Collection and use of personal data

Registration process

Many organisations are required to ‘register’ with the Commissioner. The information submitted includes some personal data, for example, the name and contact details of any designated Data Protection Officer (DPO) or, in the absence of a DPO, the name and contact details of the person to whom correspondence should be sent.  Where a business is required to register but is not established in the Island, the name and contact details of its representative in the Island will also be obtained.

The office will use this information for its own purposes, for example, to contact the business where we have a query about a registration or receive a complaint.

The Commissioner is required to include some of the information in a public register.  

The Commissioner will not put the name of the DPO or Representative in the public register but may include contact details such as email address for the DPO or Representative in the public register.   Businesses should therefore consider submitting a generic email address for the DPO and/or Representative.

Where a DPO is not appointed, the contact details of the relevant member of staff provided to the Commissioner will not be included in the public register.

Personal data breach reports

We use the data collected to record the breach, to make decisions about the action we may take and, as relevant, in order to carry out those actions.  Any personal data obtained by the Commissioner as a result of a reported personal data breach will only be processed for as long as necessary to carry out the statutory functions and in line with our retention schedule.
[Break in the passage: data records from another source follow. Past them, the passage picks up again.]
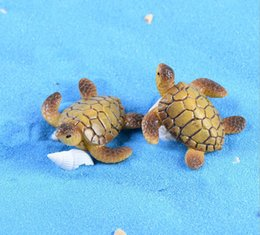 Wholesale Turtle Supplies Wholesale - 30pcs shiping free mini animal turtle fairy miniature one color as picture,decoration for garden river in patio lawn and garden supplies.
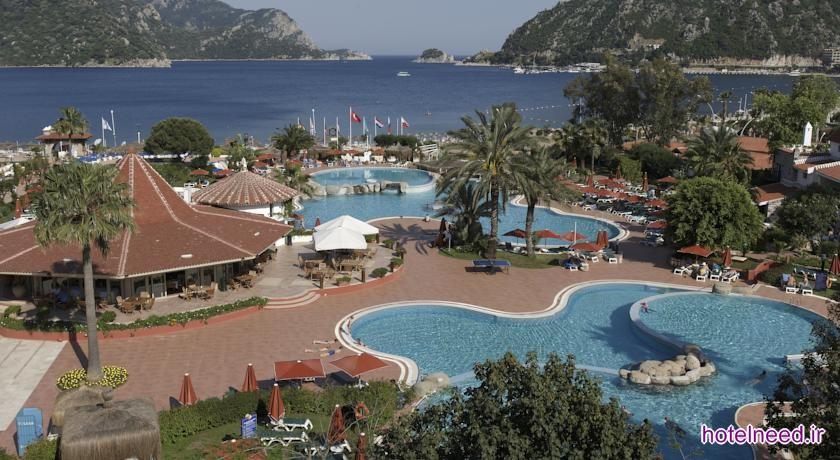 Marti Resort de Luxe Hotel_028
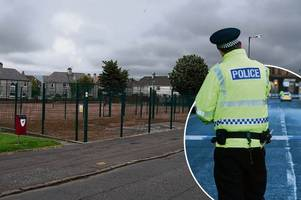 irvine teenager punched before three men stole his bike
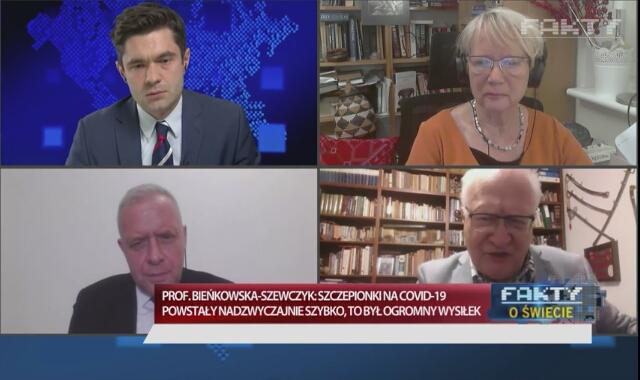 Dr Michał Sutkowski i prof. Krzysztof Simon o szczepionkach na koronawirusa
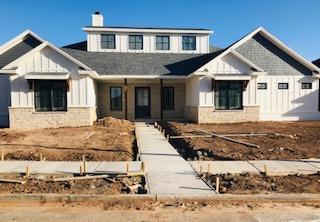 4805 119th Street, Lubbock, TX 79424 (MLS #201902182) :: Lyons Realty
We retain de-personalised information about organisations for as long as is necessary to help inform future actions, but no individuals are identifiable from that data.

Complaints and enquiries

People who make a complaint to us

When we receive a complaint from a person we record details of the complaint in a file. This normally contains the identity of the complainant and any other individuals involved in the complaint.

We will only use the personal data we collect to process the complaint and to check on the level of service we provide.

We do compile and publish statistics showing information like the number of complaints we receive, but not in a form which identifies anyone.

We usually have to disclose the complainant’s identity to whoever the complaint is about.  This is inevitable where, for example, the accuracy of a person’s record is in dispute.  If a complainant does not want information identifying them to be disclosed, we will try to respect that, particularly if the complaint has been made by a whistle-blower.  However, the nature of some complaints means it is not possible to investigate on an anonymous basis.

We will keep personal information contained in complaint files in line with our retention policy.  It will be retained in a secure environment and access to it will be restricted according to the ‘need to know’ principle.

Similarly, where enquiries are submitted to us we will only use the information supplied to us to deal with the enquiry and any subsequent issues and to check on the level of service we provide.

When we take enforcement action against someone, we may publish the identity of the controller or processor in our Annual Report or elsewhere.  Usually we do not, identify complainants unless the details have already been made public, for example as a result of a prosecution.

People who make enquiries

The information you provide will only be used to respond to your query or deal with your complaint and will be retained in accordance with our retention policy.

We do not record telephone calls.

Any email sent to us, including any attachments, may be monitored for reasons of data security and compliance with office policy.  Email monitoring includes blocking software which may result in your email being blocked or deleted.